> **What the exercise asks**
Repeat the whole listing word for word, skipping pictures.
Start of Record set
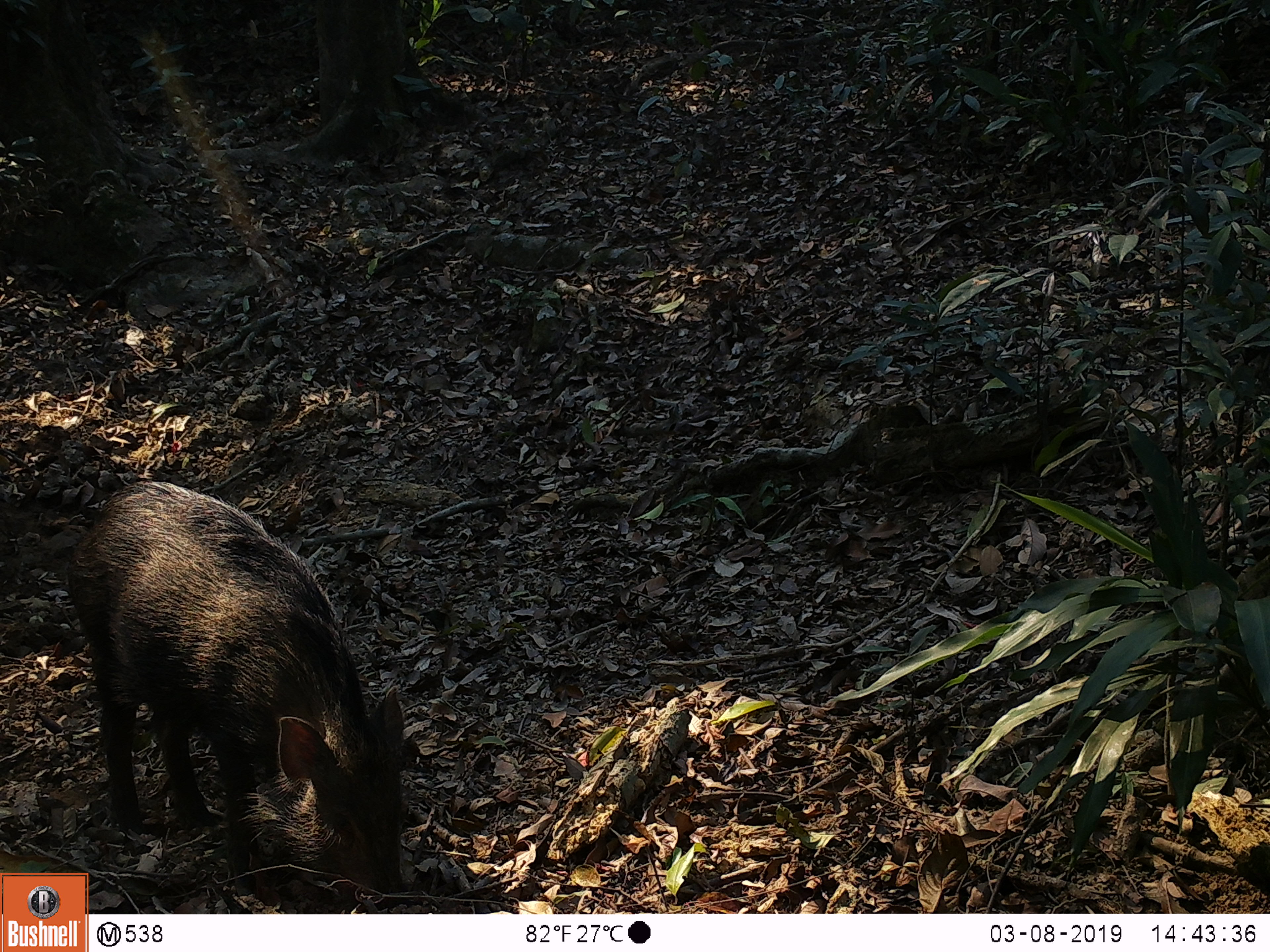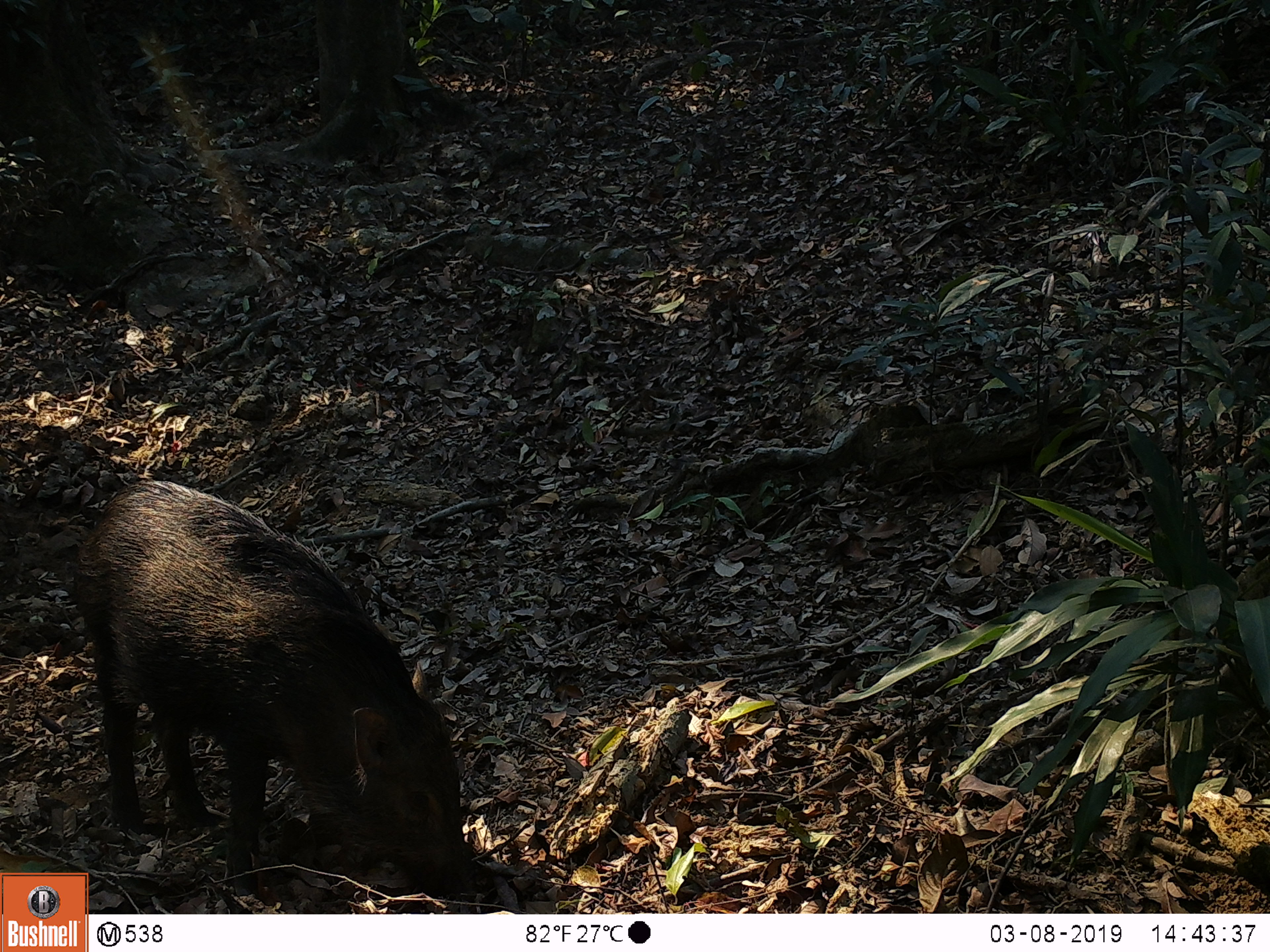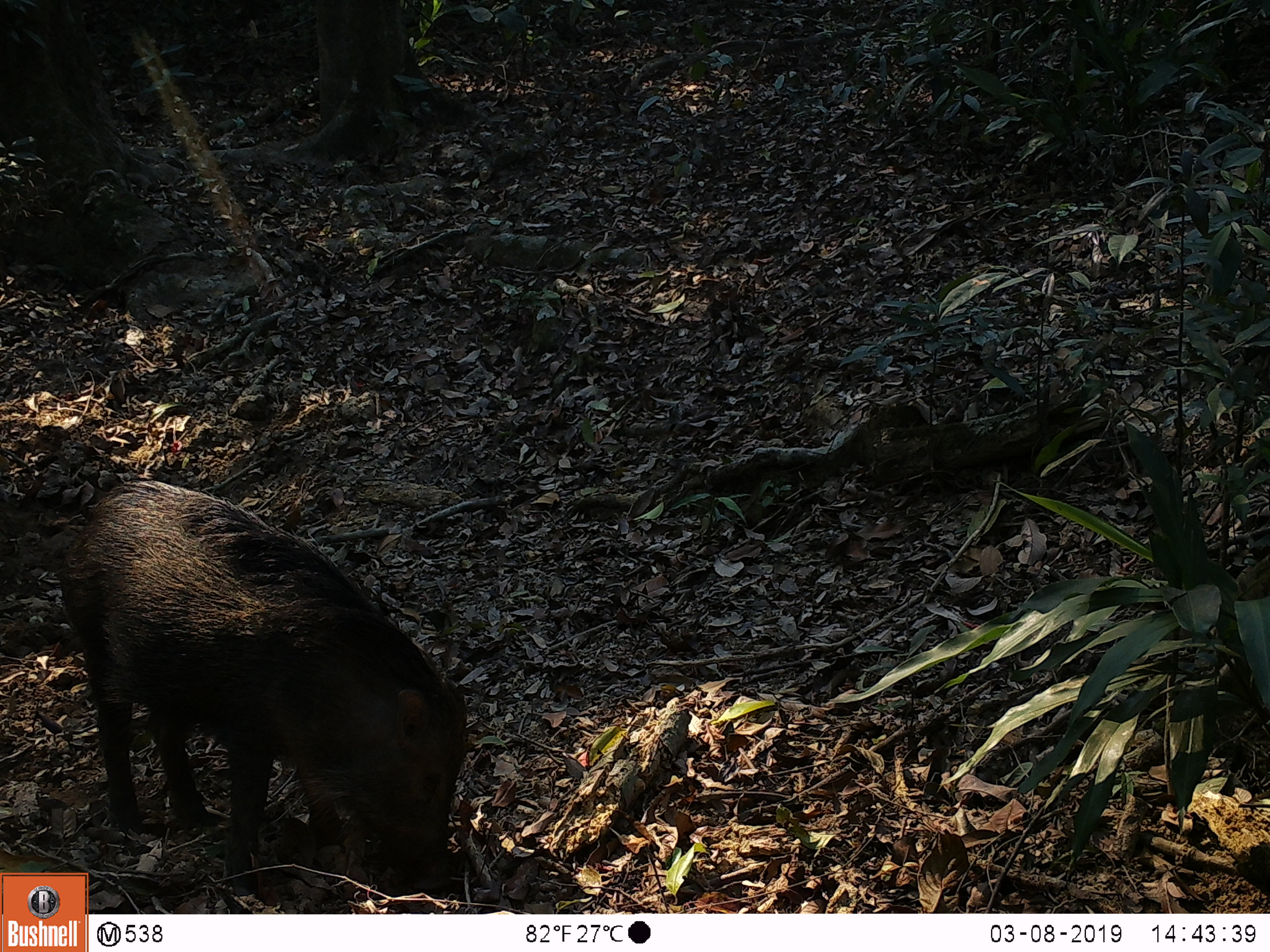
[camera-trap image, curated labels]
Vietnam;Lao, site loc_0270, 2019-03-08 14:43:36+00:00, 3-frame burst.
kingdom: Animalia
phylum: Chordata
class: Mammalia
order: Artiodactyla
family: Suidae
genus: Sus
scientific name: Sus scrofa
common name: eurasian wild pig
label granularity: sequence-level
End of Record set
> **Solution to this task**
[camera-trap image, curated labels]
Vietnam;Lao, site loc_0270, 2019-03-08 14:43:36+00:00, 3-frame burst.
kingdom: Animalia
phylum: Chordata
class: Mammalia
order: Artiodactyla
family: Suidae
genus: Sus
scientific name: Sus scrofa
common name: eurasian wild pig
label granularity: sequence-level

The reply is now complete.